[Texte d'étude]
Il en a été de même des deux formations
sunnites Fateh Al Islam et celle du
prédicateur salafiste pro Qatar de
Saïda, Cheikh Ahmad Al Assir,
missionnées, tous les deux, par les
pétromonarchies du Golfe pour y créer un
abcès de fixation dans l’hinterland
stratégique du Hezbollah. Tant Fateh Al
Islam (Nord du Liban) que Cheikh Ahmad
Al Assir (Sud du Liban) se sont attaqués
à l’armée libanaise, agrégateur des
diverses composantes de la mosaïque
libanaise en ce qu’elle constitue
l’unique matrice du brassage humain
inter libanais. Les deux ont infligé de
lourdes pertes à l’armée libanaise. Plus
durement qu’elle n’en a subie depuis
l’indépendance du Liban, il y a 70 ans.
Et pas la moindre éraflure à l’armée
israélienne. Les deux ont
instrumentalisé des Palestiniens dans
leur aventure, dévoyant le combat
principal des Arabes de son champ de
bataille principal la Palestine.
Les chefs de ces
deux formations ont déserté le champ de
bataille. Chaker Absi, le nordiste, a
été exfiltré vers l’Arabie saoudite par
son ancien commanditaire Saad Hariri,
(remembrer l’épisode de la Banque de la
Méditerranée) et Ahmad Al Assir a
disparu de la scène par phénomène
d’évaporation théologique. Une baudruche
dégonflée.
B – Le
Hezbollah, Al Qaida : Une différence de
stature
Une différence de
stature existe entre les deux
organisations de lutte armée
opérationnelles du Monde arabe, Al Qaida
(sunnite) et le Hezbollah (chiite).
Hezbollah recherche la dissuasion, une
parité stratégique avec son ennemi,
alors qu’Al Qaida pratique la nuisance.
Dommage collatéral et subsidiaire, la
destruction des Bouddhas de Bamyan a
entraîne de surcroît un rapprochement
entre Israël et l’Inde, jadis partenaire
privilégiée de l’Égypte au sein du
mouvement des non-alignés. De même les
dérives djihadistes du conflit de Syrie
ont accentué l’islamophobie dans le
Monde occidental et massivement
contribué à un retournement de
l’opinion.
Bénéficiant d’une
audience certaine tant au sein de
l’Islam asiatique (Afghanistan Pakistan)
que de l’Islam africain (Sahel
subsaharien), son mouvement opérant une
spectaculaire percée en Syrie à la
faveur des errements de la stratégie
islamo atlantiste, Oussama Ben Laden a
souffert toutefois d’un handicap majeur
au sein du noyau historique de l’Islam –
le Monde arabe – du fait de son passé
d’agents de liaison des Américains dans
la guerre anti soviétique d’Afghanistan
(1980-1990), détournant près de
cinquante mille combattants arabes et
musulmans du champ de bataille
principal, la Palestine, alors que
Yasser Arafat, chef de l’OLP, était
assiégé à Beyrouth par les Israéliens
avec le soutien américain (juin 1982).

Courtes légendes web
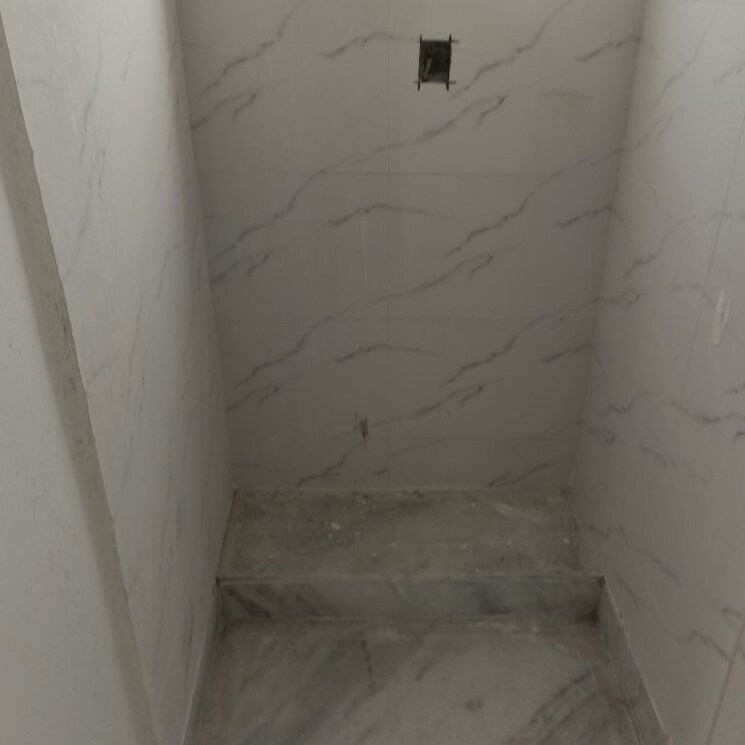 Bathroom, krishna reddy pet 2 Bedroom 1250 Sq.Ft. Independent House In Krishna Reddy Pet Hyderabad 9722773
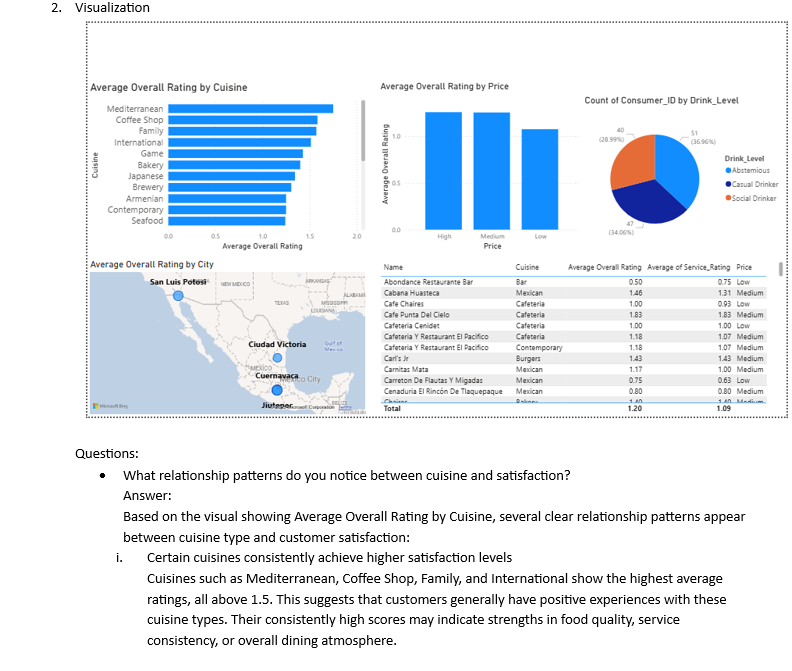 Bobby the Analyst 📊 tweet media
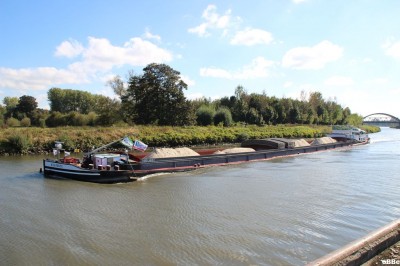 IMG_2739.JPG (134.47 Kio) Vu 1897 fois IMG_2739.JPG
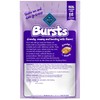 Blue Buffalo Bursts Feline Chicken Liver and Beef Flavour Cat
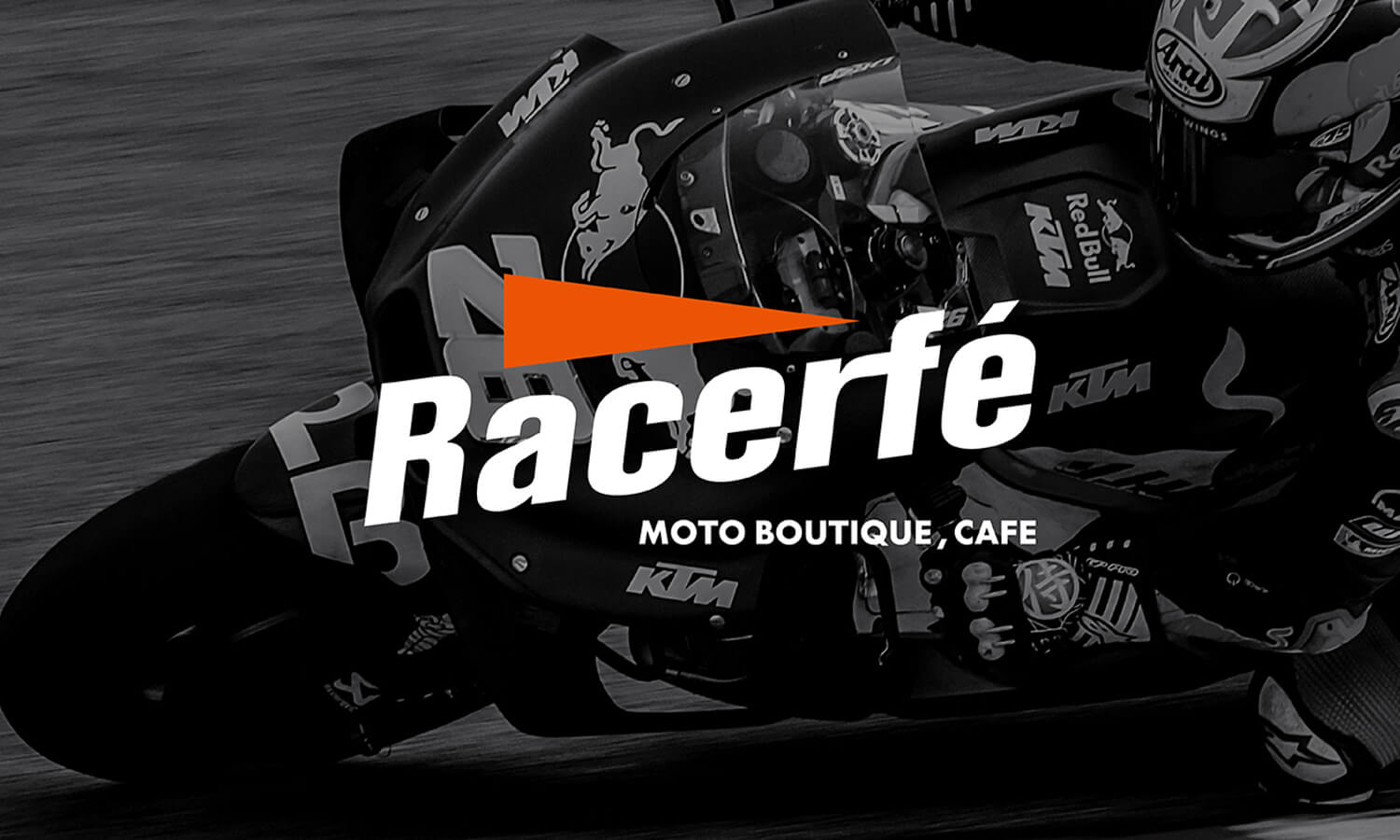 松原好日品牌設計 Sunthingood Design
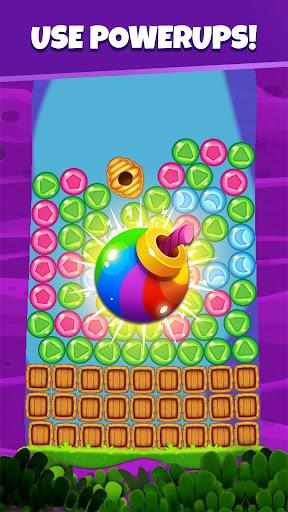 Joy Blast - عکس بازی موبایلی اندروید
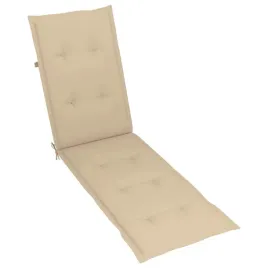 poduszka-na-lezak-bezowa-75-105-x50x4-cm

[Exercices proposés]
a) Recopiez à l'identique le passage du texte sur le Liban qui débute par les mots « Dommage collatéral et » et s'achève sur « asiatique (Afghanistan Pakistan) ».
b) Reproduisez telles quelles toutes les lignes des légendes web ci-dessus, en laissant de côté les images.

[Réponses attendues]
a)
Dommage collatéral et subsidiaire, la
destruction des Bouddhas de Bamyan a
entraîne de surcroît un rapprochement
entre Israël et l’Inde, jadis partenaire
privilégiée de l’Égypte au sein du
mouvement des non-alignés. De même les
dérives djihadistes du conflit de Syrie
ont accentué l’islamophobie dans le
Monde occidental et massivement
contribué à un retournement de
l’opinion.
Bénéficiant d’une
audience certaine tant au sein de
l’Islam asiatique (Afghanistan Pakistan)

b)
 Bathroom, krishna reddy pet 2 Bedroom 1250 Sq.Ft. Independent House In Krishna Reddy Pet Hyderabad 9722773
 Bobby the Analyst 📊 tweet media
 IMG_2739.JPG (134.47 Kio) Vu 1897 fois IMG_2739.JPG
 Blue Buffalo Bursts Feline Chicken Liver and Beef Flavour Cat
 松原好日品牌設計 Sunthingood Design
 Joy Blast - عکس بازی موبایلی اندروید
 poduszka-na-lezak-bezowa-75-105-x50x4-cm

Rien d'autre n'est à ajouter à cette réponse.